Given information |

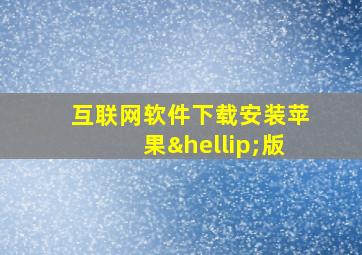 互联网软件下载安装苹果…版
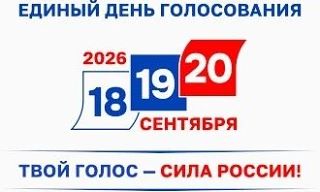 В предстоящие выходные: выборы-2026 👤👥👤👤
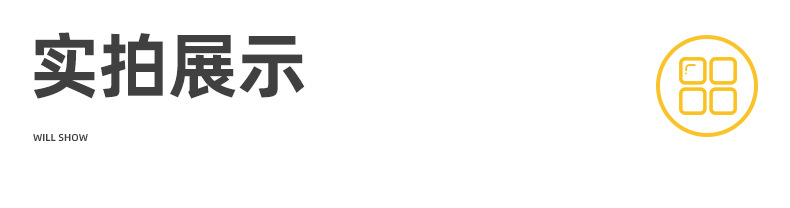 金牛蓝纸白砂纸详情页_11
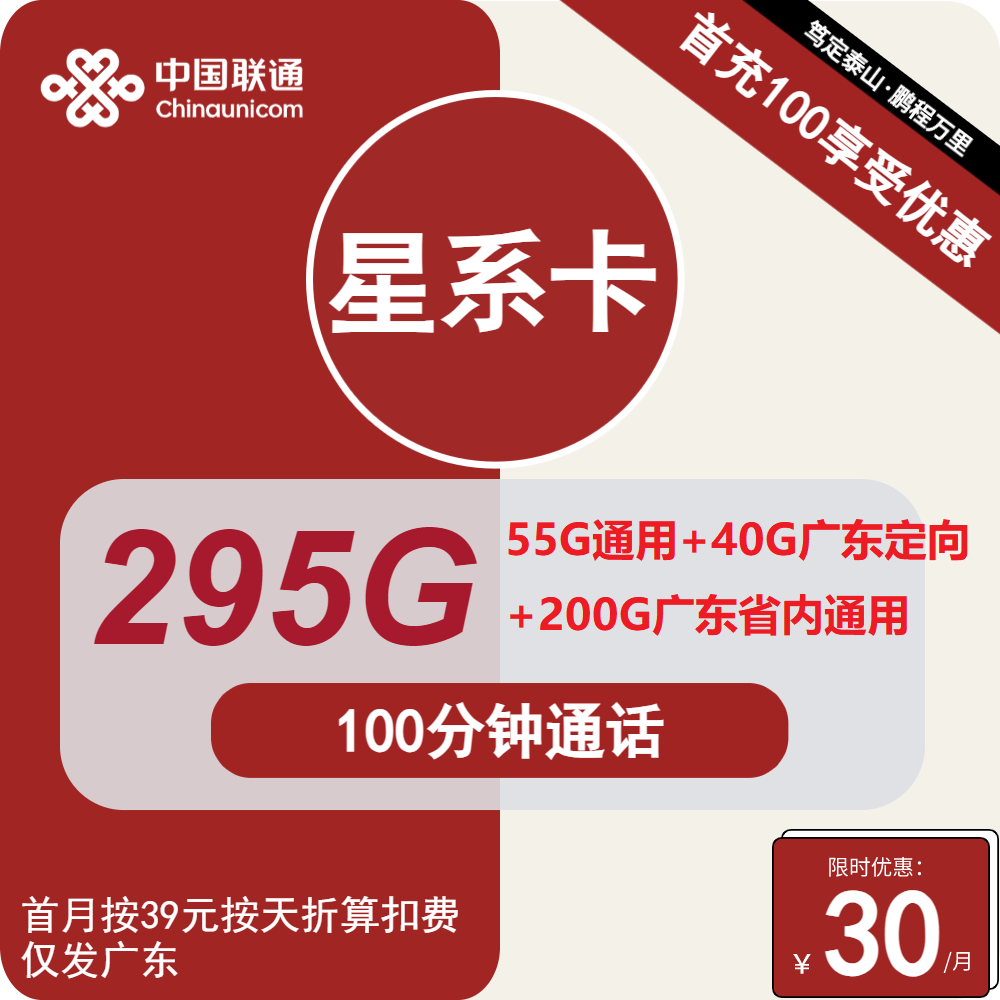 联通星系卡30元月包55G全国通用流量+200G广东通用流量+40G广东定向流量+100分钟通话（4年套餐，仅发广东省内）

What to do | Start to finish, write out the data above exactly, omitting all pictures.

Answer area |
 互联网软件下载安装苹果…版
 В предстоящие выходные: выборы-2026 👤👥👤👤
 金牛蓝纸白砂纸详情页_11
 联通星系卡30元月包55G全国通用流量+200G广东通用流量+40G广东定向流量+100分钟通话（4年套餐，仅发广东省内）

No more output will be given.